§ What you are asked to do
Search for the word "effects" in the entries. Each line that holds it should be copied.

Start of Material for this task

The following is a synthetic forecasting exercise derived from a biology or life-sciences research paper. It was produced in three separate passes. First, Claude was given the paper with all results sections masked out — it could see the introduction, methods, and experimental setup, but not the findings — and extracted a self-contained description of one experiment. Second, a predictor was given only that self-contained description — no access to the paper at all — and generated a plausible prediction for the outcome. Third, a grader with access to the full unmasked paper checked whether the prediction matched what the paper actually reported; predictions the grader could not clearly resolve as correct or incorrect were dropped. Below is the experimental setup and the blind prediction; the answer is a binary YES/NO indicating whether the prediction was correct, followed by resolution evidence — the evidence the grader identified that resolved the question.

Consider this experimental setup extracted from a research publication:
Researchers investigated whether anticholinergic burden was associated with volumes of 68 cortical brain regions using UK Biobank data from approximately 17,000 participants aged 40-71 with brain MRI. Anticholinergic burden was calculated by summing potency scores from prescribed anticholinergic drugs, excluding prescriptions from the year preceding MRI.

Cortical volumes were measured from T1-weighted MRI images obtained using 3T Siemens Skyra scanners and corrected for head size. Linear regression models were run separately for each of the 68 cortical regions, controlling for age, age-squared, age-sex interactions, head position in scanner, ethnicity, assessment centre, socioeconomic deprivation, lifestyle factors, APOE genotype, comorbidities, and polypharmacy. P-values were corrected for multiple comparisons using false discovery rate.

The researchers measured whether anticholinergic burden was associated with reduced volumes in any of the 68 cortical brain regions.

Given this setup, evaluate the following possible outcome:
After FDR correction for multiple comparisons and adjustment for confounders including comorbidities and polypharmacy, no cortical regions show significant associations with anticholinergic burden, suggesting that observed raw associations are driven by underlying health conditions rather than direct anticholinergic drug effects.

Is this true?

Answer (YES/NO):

End of Material for this task
Start of Material for this task

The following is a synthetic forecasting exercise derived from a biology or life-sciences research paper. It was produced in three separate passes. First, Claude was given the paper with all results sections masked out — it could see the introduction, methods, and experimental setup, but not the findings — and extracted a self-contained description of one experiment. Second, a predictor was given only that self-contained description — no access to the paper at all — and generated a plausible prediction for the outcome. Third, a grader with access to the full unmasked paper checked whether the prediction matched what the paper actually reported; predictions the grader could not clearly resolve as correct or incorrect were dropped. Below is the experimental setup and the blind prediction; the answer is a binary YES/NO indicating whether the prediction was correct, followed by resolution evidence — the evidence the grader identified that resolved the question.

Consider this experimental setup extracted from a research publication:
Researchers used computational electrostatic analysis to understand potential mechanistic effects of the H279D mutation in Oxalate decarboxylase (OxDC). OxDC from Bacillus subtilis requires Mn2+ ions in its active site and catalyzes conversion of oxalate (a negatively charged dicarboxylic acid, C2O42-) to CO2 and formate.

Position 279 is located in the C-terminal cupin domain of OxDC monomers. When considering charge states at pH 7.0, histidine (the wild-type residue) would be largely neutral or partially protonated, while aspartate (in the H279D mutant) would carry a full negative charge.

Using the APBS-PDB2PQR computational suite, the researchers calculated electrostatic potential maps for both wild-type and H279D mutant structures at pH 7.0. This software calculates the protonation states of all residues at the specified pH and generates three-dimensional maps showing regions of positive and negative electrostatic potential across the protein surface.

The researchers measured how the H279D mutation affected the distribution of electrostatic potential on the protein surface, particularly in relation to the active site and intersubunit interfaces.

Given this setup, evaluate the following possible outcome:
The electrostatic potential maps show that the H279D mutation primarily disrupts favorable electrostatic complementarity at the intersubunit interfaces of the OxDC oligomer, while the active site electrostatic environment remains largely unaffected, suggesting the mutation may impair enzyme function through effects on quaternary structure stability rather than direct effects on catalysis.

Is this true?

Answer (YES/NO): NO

End of Material for this task

§ Expected answer
After FDR correction for multiple comparisons and adjustment for confounders including comorbidities and polypharmacy, no cortical regions show significant associations with anticholinergic burden, suggesting that observed raw associations are driven by underlying health conditions rather than direct anticholinergic drug effects.
Researchers used computational electrostatic analysis to understand potential mechanistic effects of the H279D mutation in Oxalate decarboxylase (OxDC). OxDC from Bacillus subtilis requires Mn2+ ions in its active site and catalyzes conversion of oxalate (a negatively charged dicarboxylic acid, C2O42-) to CO2 and formate.
The electrostatic potential maps show that the H279D mutation primarily disrupts favorable electrostatic complementarity at the intersubunit interfaces of the OxDC oligomer, while the active site electrostatic environment remains largely unaffected, suggesting the mutation may impair enzyme function through effects on quaternary structure stability rather than direct effects on catalysis.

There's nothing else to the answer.